Jun 04, 2012 18:14
At the bus stop a young man sauntered by, long dark hair cut straight across his back. He wore long black coat, still creased and hung with shiny silver hardware. Tall black leather boots encased his shins, the tops of the boots spilling over with jeans of a dye that hasn't been seen since the early eighties. His step was bouncy, a spring in the toes, his arms held somewhat akimbo, almost as if he needed them slightly awry to balance him in the tall boots. The effect was rather like a Golden Retriever dressed for Halloween.
And I thought of my days in long black coats and tall black boots. Walking with a menacing drama always came easily to me, and I refined it by watching J. If you are going to attempt to broadcast your otherness to the world, then for heaven's sake, you must do it with panache.
You must let your heels sink into the earth with force and purpose, while your torso stays erect and mostly still.

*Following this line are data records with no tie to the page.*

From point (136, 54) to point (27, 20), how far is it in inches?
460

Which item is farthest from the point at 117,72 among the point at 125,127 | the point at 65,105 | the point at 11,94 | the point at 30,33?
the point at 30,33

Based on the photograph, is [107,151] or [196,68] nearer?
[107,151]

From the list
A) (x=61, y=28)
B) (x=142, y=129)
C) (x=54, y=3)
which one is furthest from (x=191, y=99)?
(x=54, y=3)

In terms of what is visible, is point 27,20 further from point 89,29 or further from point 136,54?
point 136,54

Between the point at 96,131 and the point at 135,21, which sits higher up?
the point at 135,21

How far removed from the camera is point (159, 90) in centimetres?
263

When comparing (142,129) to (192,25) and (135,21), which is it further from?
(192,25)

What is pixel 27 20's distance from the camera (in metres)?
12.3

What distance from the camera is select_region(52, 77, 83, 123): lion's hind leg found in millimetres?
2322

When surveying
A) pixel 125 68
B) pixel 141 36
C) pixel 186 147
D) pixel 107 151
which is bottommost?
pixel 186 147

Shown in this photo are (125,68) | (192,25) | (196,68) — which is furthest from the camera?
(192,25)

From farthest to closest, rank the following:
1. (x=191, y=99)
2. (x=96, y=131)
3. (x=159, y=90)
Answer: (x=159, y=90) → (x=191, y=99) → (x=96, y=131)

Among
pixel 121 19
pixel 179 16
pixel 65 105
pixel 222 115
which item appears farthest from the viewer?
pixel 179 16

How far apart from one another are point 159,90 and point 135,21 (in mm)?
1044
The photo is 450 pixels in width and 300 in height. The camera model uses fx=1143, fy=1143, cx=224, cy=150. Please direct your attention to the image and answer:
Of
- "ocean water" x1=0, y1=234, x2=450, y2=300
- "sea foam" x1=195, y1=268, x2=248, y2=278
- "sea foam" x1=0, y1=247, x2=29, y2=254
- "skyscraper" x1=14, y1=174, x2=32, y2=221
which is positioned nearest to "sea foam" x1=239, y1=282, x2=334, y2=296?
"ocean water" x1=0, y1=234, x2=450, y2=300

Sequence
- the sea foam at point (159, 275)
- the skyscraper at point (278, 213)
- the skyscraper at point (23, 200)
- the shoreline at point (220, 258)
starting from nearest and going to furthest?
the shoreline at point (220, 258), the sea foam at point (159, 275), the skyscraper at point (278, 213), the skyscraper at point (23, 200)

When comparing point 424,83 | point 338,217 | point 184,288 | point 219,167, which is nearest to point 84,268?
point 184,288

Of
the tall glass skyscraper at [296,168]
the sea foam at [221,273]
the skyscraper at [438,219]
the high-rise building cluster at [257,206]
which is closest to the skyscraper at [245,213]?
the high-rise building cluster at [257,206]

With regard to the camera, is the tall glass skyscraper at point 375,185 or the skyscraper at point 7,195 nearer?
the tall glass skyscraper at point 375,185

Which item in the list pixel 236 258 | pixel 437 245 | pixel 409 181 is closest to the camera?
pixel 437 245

A purposeful stride that hints at danger, a bit of sway of the hips to suggest delight. Any movement from the upper body must be fluid, graceful, and dangerous looking. You must tilt your chin ever so slightly down and regard your surroundings with a piercing glower that sees everything. Movements of the neck and head must be sinuously swift, a snap, or painfully slow and deliberate. You must capture the attention of everyone who passes you, and you must hold that attention until you decide they can look away. You must be alien, desirable, frightening, intriguing, a whiff of sweet poison in the air. You should be able to part crowds and stop traffic merely from the way you move.
I always could.
And then I turned my head and chuckled. In my younger days, indeed. Who was I to pass judgement on shiny buckles, coats in the summer, and perfectly faded band tshirts (metal, of course). A corporate drone, shackled in a cubicle, who commands the attention of a conference room, whose otherness is likened to a movie star - elusive, icy, distant when I walk past the copier.